Goal »
Copy each of the entries below word for word, keeping every line unchanged.

[Provided material start]

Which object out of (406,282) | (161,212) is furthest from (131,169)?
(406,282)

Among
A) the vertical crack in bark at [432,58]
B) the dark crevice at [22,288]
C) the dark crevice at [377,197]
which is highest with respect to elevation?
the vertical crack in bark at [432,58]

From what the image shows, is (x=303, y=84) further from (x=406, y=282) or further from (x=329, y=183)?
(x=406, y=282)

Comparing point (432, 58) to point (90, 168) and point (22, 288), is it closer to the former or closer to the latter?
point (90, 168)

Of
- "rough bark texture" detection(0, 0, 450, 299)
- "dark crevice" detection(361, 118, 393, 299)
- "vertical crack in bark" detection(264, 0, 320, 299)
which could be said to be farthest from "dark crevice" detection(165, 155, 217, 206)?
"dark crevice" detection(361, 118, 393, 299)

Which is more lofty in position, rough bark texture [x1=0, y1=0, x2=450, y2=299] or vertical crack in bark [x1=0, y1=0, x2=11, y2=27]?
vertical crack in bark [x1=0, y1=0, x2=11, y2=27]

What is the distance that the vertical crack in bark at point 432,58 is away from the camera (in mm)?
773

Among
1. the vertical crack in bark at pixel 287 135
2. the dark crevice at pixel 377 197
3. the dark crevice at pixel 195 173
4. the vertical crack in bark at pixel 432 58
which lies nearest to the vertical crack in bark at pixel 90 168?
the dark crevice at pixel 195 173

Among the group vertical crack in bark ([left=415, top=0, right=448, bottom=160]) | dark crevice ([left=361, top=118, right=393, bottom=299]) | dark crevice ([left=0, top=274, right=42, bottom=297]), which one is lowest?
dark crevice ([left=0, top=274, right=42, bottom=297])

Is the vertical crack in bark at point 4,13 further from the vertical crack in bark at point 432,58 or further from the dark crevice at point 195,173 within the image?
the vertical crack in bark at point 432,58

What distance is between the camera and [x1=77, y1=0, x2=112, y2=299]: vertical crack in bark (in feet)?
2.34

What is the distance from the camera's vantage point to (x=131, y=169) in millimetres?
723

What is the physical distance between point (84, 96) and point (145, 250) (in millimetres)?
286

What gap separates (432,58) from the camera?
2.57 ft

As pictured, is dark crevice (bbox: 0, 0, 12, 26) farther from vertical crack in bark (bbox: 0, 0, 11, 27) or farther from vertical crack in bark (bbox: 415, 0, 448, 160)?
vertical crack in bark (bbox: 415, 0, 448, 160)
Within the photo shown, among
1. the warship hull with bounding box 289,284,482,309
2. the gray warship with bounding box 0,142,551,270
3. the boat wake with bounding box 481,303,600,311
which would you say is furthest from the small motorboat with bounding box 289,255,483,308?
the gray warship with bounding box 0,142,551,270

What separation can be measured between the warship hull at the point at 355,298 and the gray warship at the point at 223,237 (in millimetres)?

[Provided material end]

Answer »
Which object out of (406,282) | (161,212) is furthest from (131,169)?
(406,282)

Among
A) the vertical crack in bark at [432,58]
B) the dark crevice at [22,288]
C) the dark crevice at [377,197]
which is highest with respect to elevation?
the vertical crack in bark at [432,58]

From what the image shows, is (x=303, y=84) further from (x=406, y=282) or further from (x=329, y=183)?
(x=406, y=282)

Comparing point (432, 58) to point (90, 168) and point (22, 288), is it closer to the former or closer to the latter?
point (90, 168)

Of
- "rough bark texture" detection(0, 0, 450, 299)
- "dark crevice" detection(361, 118, 393, 299)
- "vertical crack in bark" detection(264, 0, 320, 299)
which could be said to be farthest from "dark crevice" detection(165, 155, 217, 206)?
"dark crevice" detection(361, 118, 393, 299)

Which is more lofty in position, rough bark texture [x1=0, y1=0, x2=450, y2=299] or vertical crack in bark [x1=0, y1=0, x2=11, y2=27]?
vertical crack in bark [x1=0, y1=0, x2=11, y2=27]

What is the distance that the vertical crack in bark at point 432,58 is away from the camera (in mm)?
773

Among
1. the vertical crack in bark at pixel 287 135
2. the dark crevice at pixel 377 197
3. the dark crevice at pixel 195 173
4. the vertical crack in bark at pixel 432 58
which lies nearest to the vertical crack in bark at pixel 90 168?
the dark crevice at pixel 195 173

Among the group vertical crack in bark ([left=415, top=0, right=448, bottom=160]) | dark crevice ([left=361, top=118, right=393, bottom=299]) | dark crevice ([left=0, top=274, right=42, bottom=297]), which one is lowest?
dark crevice ([left=0, top=274, right=42, bottom=297])

Is the vertical crack in bark at point 4,13 further from the vertical crack in bark at point 432,58 or further from the dark crevice at point 195,173 within the image?
the vertical crack in bark at point 432,58

What distance is between the camera and [x1=77, y1=0, x2=112, y2=299]: vertical crack in bark (in feet)?
2.34

What is the distance from the camera's vantage point to (x=131, y=169) in millimetres?
723

What is the physical distance between point (84, 96) and point (145, 250) (in millimetres)?
286

What gap separates (432,58) from the camera?
2.57 ft

As pictured, is dark crevice (bbox: 0, 0, 12, 26) farther from vertical crack in bark (bbox: 0, 0, 11, 27) or farther from vertical crack in bark (bbox: 415, 0, 448, 160)?
vertical crack in bark (bbox: 415, 0, 448, 160)
Within the photo shown, among
1. the warship hull with bounding box 289,284,482,309
2. the gray warship with bounding box 0,142,551,270
3. the boat wake with bounding box 481,303,600,311
which would you say is furthest from the small motorboat with bounding box 289,255,483,308?
the gray warship with bounding box 0,142,551,270

What separation can be measured between the warship hull at the point at 355,298 and the gray warship at the point at 223,237 (in millimetres)?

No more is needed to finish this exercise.